Güney Kore hükümeti sadece bir müzik türü olan K-Pop’tan 2020 yılında 10,8 Milyar Dolar gibi bir gelir elde etmeyi başarmış.
Peki K-Pop modeli bize neden lazım?
Para için mi? Hayır.
Sosyal medyada yönlendirilmeye açık yüzbinlerce genç var.
Ve bu gençlere en etkili ve doğru bir şekilde ulaşması lazım.
Bakın Güney Kore, yıllar boyunca ilmek ilmek işleyerek bir model oluşturmuş.
Modelin vardığı nokta bana kalırsa iyi bir yer değil.
Çünkü sahte bir dünyada, sahte idollerin peşinden gidiyor biraz da K-Pop gençliği.
Kendilerini mutlu, iyi hissediyor olabilirler.
Gençlerin özgüven kazanması, motivasyon kazanması da yok sayılacak şeyler değil, farkındayım.
Ama bu yapay bir mutluluk.
Adamlar yıllar boyunca düşünmüş, bir yol haritası çıkarmış, ince hesaplarla gençleri avuçlarına almışlar.
O gençlerin örnek aldığı idoller üzerinden, Güney Kore hükümeti istediği yönlendirmeleri yapabilecek seviyeye gelmişler.
Şimdi konuya sadece endüstriyel manada bakıyor olabilirler ama müthiş bir potansiyeli ellerine geçirmişler.
Peki biz neden elimizdeki potansiyelli milyonlarca gence ulaşmak için kafamızı yeterince yormuyoruz?
Bugün Milli Teknoloji Hamlesinin etkisiyle Baykar’ın ulaşmayı başardığı binlerce genci gururla dinliyorum Selçuk Bayraktar’dan.
Mesela biz bu alandaki eşsiz başarılarımızı neden daha etkin bir şekilde alt kuşaklara da aktaramıyoruz? Onlarla köprüler kuramıyoruz?
Türkiye, “K-Pop gibi bir müzik üretsin böyle bir iş yapsın” demiyorum.
Bizim Gençlik ve Spor Bakanlığımız ile Kültür Bakanlığımız, bu ülkenin öne çıkan değerlerini gençlere ulaştıracak bir köprü olmalı.
Z kuşağı ile üst kuşak arasındaki kopukluğu; etkili gençlik projeleriyle, ortak düşünce alanı oluşturarak gidermeli.
K-Pop modelinde görüldüğü gibi; bir kültür oluşturmak zaman istiyor, sabır istiyor, emek istiyor.

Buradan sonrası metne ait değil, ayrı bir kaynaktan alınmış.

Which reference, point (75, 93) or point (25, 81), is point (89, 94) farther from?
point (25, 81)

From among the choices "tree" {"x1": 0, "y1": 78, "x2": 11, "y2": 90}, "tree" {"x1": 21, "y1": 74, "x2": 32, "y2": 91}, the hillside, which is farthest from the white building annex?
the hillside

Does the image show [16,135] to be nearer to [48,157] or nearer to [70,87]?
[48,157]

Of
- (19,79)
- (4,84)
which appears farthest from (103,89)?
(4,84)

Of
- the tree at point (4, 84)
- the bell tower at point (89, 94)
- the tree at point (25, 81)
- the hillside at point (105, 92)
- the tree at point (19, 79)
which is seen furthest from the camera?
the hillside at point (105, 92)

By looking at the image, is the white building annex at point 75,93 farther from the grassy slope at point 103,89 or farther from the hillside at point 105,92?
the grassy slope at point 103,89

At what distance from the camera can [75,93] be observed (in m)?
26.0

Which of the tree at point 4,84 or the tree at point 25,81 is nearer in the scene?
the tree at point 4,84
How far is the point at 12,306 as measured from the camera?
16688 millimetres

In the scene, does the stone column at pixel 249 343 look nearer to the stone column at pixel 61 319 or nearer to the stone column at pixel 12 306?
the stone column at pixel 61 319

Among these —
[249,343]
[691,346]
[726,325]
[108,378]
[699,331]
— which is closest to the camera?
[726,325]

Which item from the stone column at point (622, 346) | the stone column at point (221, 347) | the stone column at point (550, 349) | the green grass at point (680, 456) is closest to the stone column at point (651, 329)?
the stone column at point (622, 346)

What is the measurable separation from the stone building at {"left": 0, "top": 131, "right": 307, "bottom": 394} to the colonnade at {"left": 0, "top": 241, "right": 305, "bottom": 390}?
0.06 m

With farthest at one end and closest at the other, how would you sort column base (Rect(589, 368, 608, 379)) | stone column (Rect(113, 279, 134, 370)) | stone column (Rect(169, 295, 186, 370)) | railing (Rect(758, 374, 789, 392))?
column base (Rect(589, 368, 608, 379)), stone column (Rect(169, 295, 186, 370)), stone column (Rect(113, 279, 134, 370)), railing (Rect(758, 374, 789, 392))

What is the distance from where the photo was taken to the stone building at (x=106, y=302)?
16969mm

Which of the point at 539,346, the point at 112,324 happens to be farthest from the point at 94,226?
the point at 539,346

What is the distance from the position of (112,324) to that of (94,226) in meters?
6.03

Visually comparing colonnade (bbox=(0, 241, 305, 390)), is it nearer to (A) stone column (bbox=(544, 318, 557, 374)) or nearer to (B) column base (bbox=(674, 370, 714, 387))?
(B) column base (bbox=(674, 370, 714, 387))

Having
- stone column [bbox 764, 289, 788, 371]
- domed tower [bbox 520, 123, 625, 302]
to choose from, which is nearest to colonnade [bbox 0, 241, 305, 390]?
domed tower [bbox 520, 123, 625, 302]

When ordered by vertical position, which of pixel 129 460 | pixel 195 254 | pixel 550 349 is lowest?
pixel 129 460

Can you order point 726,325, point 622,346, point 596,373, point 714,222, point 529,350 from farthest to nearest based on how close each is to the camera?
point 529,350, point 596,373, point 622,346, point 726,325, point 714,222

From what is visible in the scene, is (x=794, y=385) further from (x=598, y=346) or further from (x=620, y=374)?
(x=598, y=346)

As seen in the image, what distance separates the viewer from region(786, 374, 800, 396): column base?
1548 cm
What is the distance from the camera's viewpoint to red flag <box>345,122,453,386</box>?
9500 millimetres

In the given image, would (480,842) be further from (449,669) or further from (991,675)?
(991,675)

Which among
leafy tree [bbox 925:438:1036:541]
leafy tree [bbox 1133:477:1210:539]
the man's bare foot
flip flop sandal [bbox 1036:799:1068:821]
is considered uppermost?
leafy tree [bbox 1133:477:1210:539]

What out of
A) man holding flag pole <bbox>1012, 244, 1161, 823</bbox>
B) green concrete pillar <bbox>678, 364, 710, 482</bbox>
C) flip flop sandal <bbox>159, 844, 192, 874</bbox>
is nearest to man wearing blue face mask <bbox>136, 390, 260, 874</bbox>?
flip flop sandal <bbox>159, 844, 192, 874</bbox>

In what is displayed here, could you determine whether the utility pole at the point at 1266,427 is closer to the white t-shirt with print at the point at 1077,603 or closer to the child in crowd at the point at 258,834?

Bu ülkede bizim binlerce psikoloğumuz, sosyoloğumuz, toplum mühendisimiz var.
Akil bir ekip oluşturarak bizim de K-Pop modelinde görüldüğü gibi, ülkemiz adına doğru ellerde yetişecek, yarınlarda gençlere ulaşacak, onları ikna edecek, gerektiğinde yol gösterecek bir projelere ihtiyacımız var.
Çünkü artık gençler televizyonlarda gördüklerine pek de inanmıyor.
Siyasilerin söylemlerini çok da sallamıyorlar.
Televizyonlarımızda yalnızca günlük kısır siyaset, kim kimle nerde gezmiş, ne yemiş ne içmiş onlar var. Ve gençler pek televizyon da izlemiyor.
Biz bu gençliği yakalamak istiyorsak; K-Pop gibi kültür projelerine, sosyal medyada popüler olacak, takip edilecek adımlara ihtiyacımız var.
O gençlere ulaşmak için milletçe ciddi bir mücadele vermemiz gerekiyor.
Yoksa TikTok, Instagram ve Twitter’in eline düşüp, orada büyüyen, orada düşünen, dışarıdan baktığımız zaman bize ‘garip’ görünen gençlerin sayısı günden güne artacak.
Ama bu yalnızca onların ya da ailelerin suçu değil.
Biz de suçluyuz.
Bu gidişatın değişmesi için daha çok düşünmeli, daha çok tartışmalı ve daha çok fikir üretmeliyiz.